---------- The records
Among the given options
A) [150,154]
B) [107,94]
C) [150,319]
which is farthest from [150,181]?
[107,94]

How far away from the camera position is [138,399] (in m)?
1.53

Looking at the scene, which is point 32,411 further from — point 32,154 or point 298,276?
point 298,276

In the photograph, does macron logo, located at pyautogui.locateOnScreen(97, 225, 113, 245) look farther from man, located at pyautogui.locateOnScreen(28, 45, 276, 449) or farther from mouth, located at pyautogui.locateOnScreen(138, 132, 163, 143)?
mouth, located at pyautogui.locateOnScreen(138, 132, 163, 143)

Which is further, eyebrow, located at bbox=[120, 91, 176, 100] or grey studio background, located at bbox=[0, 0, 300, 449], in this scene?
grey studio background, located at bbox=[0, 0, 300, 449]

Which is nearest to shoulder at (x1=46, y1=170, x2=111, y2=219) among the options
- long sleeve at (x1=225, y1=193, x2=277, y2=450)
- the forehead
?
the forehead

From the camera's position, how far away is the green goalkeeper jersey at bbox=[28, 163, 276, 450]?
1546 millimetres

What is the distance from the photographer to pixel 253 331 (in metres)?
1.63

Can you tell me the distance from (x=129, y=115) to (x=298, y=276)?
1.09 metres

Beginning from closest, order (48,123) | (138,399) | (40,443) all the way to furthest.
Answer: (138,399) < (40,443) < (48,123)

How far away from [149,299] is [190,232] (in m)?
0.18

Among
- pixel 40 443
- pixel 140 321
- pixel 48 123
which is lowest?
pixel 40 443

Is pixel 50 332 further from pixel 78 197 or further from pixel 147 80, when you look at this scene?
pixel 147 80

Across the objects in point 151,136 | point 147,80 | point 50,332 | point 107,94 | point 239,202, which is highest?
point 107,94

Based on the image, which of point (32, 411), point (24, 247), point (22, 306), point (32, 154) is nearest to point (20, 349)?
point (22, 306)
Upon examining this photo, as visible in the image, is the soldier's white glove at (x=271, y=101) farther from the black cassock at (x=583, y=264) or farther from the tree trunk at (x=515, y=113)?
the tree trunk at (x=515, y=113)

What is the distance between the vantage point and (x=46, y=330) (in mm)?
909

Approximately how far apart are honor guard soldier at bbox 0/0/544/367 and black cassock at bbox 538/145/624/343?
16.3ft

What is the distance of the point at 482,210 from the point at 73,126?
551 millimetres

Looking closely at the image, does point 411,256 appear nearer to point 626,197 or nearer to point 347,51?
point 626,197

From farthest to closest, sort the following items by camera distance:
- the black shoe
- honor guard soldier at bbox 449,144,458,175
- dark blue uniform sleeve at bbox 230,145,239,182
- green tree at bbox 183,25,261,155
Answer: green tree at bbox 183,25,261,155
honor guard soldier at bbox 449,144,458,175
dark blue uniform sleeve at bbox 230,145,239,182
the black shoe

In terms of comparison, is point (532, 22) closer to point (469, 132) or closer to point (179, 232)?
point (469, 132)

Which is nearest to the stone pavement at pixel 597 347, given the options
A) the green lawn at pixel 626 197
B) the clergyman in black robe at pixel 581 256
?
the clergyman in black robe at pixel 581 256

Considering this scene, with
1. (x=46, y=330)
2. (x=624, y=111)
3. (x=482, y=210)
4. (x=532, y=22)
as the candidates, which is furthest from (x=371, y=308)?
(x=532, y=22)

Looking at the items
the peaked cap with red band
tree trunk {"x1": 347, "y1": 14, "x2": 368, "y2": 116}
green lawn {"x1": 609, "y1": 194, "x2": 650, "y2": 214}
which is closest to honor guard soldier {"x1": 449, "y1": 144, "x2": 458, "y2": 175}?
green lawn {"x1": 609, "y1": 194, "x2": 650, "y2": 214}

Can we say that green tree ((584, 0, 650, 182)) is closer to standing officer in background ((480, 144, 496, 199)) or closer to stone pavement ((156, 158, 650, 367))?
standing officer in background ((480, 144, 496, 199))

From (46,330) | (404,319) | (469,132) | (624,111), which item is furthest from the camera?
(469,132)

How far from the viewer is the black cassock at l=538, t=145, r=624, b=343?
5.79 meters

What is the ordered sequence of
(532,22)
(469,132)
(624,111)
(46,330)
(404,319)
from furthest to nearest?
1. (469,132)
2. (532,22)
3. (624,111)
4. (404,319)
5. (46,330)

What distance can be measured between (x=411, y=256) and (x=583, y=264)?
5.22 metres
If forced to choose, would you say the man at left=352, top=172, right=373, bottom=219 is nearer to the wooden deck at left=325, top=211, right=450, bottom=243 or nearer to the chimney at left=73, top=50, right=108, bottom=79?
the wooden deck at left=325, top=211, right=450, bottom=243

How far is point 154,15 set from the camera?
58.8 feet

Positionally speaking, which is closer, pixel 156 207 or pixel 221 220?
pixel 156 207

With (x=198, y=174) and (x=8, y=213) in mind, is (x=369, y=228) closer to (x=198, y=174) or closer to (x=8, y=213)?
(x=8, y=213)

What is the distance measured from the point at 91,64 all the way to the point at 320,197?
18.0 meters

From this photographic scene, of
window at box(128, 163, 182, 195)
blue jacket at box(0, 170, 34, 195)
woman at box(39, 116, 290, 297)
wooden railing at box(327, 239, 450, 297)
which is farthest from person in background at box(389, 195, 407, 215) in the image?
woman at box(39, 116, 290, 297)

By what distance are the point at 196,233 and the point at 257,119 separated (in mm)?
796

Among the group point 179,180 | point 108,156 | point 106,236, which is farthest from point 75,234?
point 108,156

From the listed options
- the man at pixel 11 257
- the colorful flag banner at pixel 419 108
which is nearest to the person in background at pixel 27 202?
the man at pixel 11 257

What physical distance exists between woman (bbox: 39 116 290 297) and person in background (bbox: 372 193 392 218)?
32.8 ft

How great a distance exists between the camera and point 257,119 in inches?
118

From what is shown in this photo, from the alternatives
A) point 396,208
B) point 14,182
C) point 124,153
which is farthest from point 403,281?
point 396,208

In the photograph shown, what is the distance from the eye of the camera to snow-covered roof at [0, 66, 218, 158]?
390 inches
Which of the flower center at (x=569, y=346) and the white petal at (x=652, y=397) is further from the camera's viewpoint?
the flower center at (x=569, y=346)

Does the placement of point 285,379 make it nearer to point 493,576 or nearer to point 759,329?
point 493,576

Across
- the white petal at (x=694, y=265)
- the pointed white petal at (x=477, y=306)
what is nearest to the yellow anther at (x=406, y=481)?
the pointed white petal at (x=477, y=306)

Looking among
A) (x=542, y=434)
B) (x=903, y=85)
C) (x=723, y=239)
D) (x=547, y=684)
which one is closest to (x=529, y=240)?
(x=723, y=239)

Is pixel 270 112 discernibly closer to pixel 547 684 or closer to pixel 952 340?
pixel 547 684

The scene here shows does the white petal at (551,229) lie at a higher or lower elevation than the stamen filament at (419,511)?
--------------------
Exercise details: Please copy the lines from the items above word for word, beginning at the line that contains "What is the distance between" and stopping after the line that contains "551 millimetres".

Reply to the exercise:
What is the distance between the vantage point and (x=46, y=330) (in mm)?
909

Approximately how far apart are honor guard soldier at bbox 0/0/544/367 and black cassock at bbox 538/145/624/343?
16.3ft

What is the distance of the point at 482,210 from the point at 73,126?
551 millimetres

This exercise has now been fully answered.